Kedua, Hubungan dengan orang lain menggunakan berbagai macam kata, seperti kerjasama, kolaborasi, persamaan, timbal balik, optimis, saling hormat dan berbagi. (“cooperative”, “collaborative”, “egalitarian”, “mutual”, “optimistic”, respectfull”, dan “shared” ). (Dejong & Berg, 1998. et.al,.). Untuk mengembangkan hubungan dengan orang lain, memfokuskan pada kekuatan aliansi, kepercayaan terhadap orang lain, dan mengeksplorasi kompetensi. Littrell mengatakan, strategi dan teknik tidak akan efektif apabila tidak disertai dengan keramahan, ketulusan, dan empatik dalam keseluruhan proses membina hubungan. Menurut Aliran Adler, kekuatan hubungan dicapai dengan model interes sosial. Model interes sosial memiliki kesamaan juga dengan aliran Rogers yaitu, menekankan pada memfasilitasi kondisi bagi perubahan yang “sesuai” dengan lingkungan, penuh hormat, empati dan memahaminya. Ini untuk menumbuhkan semangat dan membantu menerima pengalamannya agar mampu menyesuaikan diri dengan lingkungannya.

Ketiga, memfasilitasi perubahan. Orang perlu dibantu untuk menemukan solusi dari problem/kegagalannya baik sikap dan perilaku. kemudian menunjukkan asset-aset dan sumber-sumber dan kekuatannya untuk melawan kekurangan dan keterbatasannya. O’Hallon 1993 et.al mengemukan tiga bagian yang digunakan, yaitu:
(1) Perubahan “kerja” (doing) terhadap situasi yang dirasakan problematik. Membantu orang untuk merubah aksi dan interaksi yang membebaskan. “menggunakan aksi lain yang tidak lazim agar lebih menguntungkan untuk keluar dari situasi daripada mengulang kembali ketidaksuksesannya”.

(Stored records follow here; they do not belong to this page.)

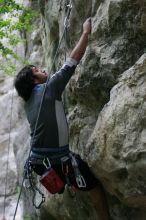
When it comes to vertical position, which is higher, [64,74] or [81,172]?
[64,74]

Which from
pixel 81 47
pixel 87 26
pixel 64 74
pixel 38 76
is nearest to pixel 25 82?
pixel 38 76

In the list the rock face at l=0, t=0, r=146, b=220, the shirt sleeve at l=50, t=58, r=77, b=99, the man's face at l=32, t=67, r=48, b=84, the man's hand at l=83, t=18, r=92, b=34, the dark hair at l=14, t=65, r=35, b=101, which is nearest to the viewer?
the rock face at l=0, t=0, r=146, b=220

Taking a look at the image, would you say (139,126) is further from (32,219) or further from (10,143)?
(10,143)

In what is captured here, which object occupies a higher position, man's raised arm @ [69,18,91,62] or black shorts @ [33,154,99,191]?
man's raised arm @ [69,18,91,62]

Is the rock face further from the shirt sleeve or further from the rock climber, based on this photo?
the shirt sleeve

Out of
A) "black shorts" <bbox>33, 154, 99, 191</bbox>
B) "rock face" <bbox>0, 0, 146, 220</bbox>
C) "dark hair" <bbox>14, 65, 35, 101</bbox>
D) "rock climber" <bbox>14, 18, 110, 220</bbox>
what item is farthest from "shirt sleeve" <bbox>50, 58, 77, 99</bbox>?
"black shorts" <bbox>33, 154, 99, 191</bbox>

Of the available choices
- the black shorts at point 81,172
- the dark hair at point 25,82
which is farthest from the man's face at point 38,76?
the black shorts at point 81,172

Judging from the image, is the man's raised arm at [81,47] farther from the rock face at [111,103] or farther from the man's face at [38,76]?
the man's face at [38,76]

(2). Perubahan “pandangan” (viewing) terhadap situasi yang dirasakan problematik. Memfasilitasi perubahan pandangan sesuai dengan cara berpikirnya “ frames of reference”. Perubahan cara pandang memungkinkan untuk menciptakan perubahan tingkah laku yang menimbulkan kekuatan dan kemampuannya.
(3) Menimbulkan sumber-sumber, solusi dan kekuatan menghadapi situasi yang dirasakan problematik. Dengan mengingat kemampuan yang dimiliki, sumber-sumber, dan kekuatan akan menciptakan perubahan perilaku atau persepsi untuk terus tumbuh kembang.

Pada akhirnya, multikulturalisme menuntut manusia untuk saling memberikan semangat antara satu dengan yang lain. Pemberian semangat menekankan pendengaran empatik, penerimaan tanpa menilai, respek terhadap orang lain, mengembangkan hubungan kolaboratif dan egaliter, menyampaikan keyakinan dan kepercayaan bagi orang lain, menghargai orang lain membuat keputusan. Berfokus pada kekuatan yang memungkinkan berkembang, mengidentifikasi kepercayaan yang salah, dan memfasilitasi orang lain membuat pandangan alternatif serta usaha dan penguasaan proses daripada “penyelesaian hasil”. Di sinilah, pentingnya kita menyadari bahwa manusia itu satu, saling bersaudara antara satu dengan yang lain. Semua adalah ciptaan Allah SWT.